Burundi Musumba 3 Filter Coffee Beans

Filter 1kg
€59,40 €51,70 excl. VAT
In Stock (>5 pcs)
Delivery to:

Grapefruit, Chamomile, Honey


Detailed information

Product detailed description


Bukeye Washing Station
1800-1900 masl
Brewing Method:
Aeropress, Chemex, French Press, V60, Vacuum Pot, Moka Pot


Almost every inch of Musumba is covered in the silvery-grey of eucalyptus trees. Smoke billows up from the valley below where brick makers are hard at work. Beans and sweet potatoes are prized crops after coffee, as it is grown in large quantities and helps to sustain households’ income throughout the year. Cassava, potato, maize, peas, bananas, onions and tea are also grown by farming families in the hill’s rich soils. The canopies of banana trees that surround farmers’ fields create a cool climate for coffee to grow in.

The 8km journey from Musumba to Bukeye Washing Station is long and tiring. Farmers have to climb up steep hills and back down narrow dirt paths to reach Bukeye. They walk through some of the most beautiful scenery, but have no time to stop and appreciate it, concentrating on the heavy load of cherries resting on their heads. They pass two other washing stations nestled in Musumba’s rolling hills, choosing to travel the distance to Bukeye because with Long Miles they say they have found hope. Unlike most other regions in Burundi, this hill was left almost untouched by war. It was a peaceful island in the midst of cyclical violence and destruction. Despite this, Musumba has been our greatest challenge, with many old coffee trees and run-down farms. Yet, it's a hill we won’t give up on because it holds so much potential.
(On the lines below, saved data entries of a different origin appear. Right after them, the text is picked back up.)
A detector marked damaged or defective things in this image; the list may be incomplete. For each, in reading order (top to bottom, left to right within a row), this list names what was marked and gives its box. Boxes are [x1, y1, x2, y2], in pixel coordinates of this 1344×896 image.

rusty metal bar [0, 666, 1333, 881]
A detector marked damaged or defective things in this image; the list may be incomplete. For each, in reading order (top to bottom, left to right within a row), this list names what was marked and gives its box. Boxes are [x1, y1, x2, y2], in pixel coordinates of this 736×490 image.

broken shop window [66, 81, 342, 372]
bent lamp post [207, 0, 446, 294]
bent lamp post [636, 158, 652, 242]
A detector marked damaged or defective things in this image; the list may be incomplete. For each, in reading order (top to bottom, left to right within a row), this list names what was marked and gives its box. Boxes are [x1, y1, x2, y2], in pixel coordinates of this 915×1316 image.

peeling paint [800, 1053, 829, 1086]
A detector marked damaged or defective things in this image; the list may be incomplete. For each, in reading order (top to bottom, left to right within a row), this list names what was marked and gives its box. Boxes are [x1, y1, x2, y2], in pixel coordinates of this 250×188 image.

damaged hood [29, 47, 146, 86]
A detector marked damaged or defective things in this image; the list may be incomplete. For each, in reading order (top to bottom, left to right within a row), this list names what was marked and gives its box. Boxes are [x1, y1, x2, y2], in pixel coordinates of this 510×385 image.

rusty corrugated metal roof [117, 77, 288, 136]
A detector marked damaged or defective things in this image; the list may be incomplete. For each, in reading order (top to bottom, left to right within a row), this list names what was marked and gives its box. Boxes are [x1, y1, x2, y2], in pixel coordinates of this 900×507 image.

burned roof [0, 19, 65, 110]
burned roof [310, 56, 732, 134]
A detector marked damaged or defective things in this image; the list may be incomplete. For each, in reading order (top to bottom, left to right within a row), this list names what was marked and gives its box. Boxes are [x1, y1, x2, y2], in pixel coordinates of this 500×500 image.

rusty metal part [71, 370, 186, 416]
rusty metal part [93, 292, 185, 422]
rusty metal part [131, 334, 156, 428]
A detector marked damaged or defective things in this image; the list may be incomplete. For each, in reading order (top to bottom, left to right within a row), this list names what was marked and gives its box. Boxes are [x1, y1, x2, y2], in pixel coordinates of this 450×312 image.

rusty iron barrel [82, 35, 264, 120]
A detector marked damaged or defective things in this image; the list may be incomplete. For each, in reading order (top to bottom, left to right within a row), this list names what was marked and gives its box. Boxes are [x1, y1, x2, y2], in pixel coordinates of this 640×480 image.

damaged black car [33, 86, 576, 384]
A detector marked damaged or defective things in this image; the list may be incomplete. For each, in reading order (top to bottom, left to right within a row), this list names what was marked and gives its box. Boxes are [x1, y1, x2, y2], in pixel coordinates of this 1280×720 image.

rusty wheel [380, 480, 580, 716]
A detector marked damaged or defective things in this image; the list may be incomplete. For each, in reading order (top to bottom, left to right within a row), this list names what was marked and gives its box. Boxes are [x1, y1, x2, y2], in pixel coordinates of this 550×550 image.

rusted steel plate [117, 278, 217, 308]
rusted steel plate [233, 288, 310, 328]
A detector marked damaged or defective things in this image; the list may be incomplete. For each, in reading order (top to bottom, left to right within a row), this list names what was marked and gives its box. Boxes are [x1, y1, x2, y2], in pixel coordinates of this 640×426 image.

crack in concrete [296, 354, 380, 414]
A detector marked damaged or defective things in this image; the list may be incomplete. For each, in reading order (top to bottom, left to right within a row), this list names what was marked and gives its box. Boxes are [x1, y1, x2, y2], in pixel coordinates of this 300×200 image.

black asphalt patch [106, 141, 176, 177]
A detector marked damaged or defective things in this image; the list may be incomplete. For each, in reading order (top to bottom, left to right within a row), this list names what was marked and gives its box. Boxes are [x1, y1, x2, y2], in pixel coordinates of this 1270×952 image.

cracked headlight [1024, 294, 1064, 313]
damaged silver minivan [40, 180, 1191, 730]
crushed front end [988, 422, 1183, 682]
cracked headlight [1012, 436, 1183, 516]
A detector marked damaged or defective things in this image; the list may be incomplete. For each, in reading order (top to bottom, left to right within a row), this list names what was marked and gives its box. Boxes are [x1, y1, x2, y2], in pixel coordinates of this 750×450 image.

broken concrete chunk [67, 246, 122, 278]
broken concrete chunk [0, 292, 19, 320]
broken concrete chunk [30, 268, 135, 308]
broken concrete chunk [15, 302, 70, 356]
Bukeye Washing Station has its own borehole water source and a granite filtered well. During the fully washed process freshly harvested cherries are delivered by coffee farmers to the Long Miles Coffee Washing Station, then floated and hand-sorted for ripeness upon arrival. The cherries are pulped and undergo a single fermentation process. Parchment spends around twelve hours dry fermenting. The parchment is sometimes ‘footed’ after fermentation. A team will agitate and dance on the slippery coffee parchment by foot, helping to loosen any remaining mucilage clinging to it. It is then rinsed in fresh water, graded by density and left to soak for another four to six hours in the final rinse tank. The parchment is carried to covered drying tables where it spends between six and fourty-eight hours pre-drying. During this time, it is hand-picked for under-ripeness, over-ripeness, insect damage and visual defects. It is then moved to traditional African raised tables where it spends between sixteen to twenty days slow drying (depending on the weather) until it reaches the desired 10.5% moisture level.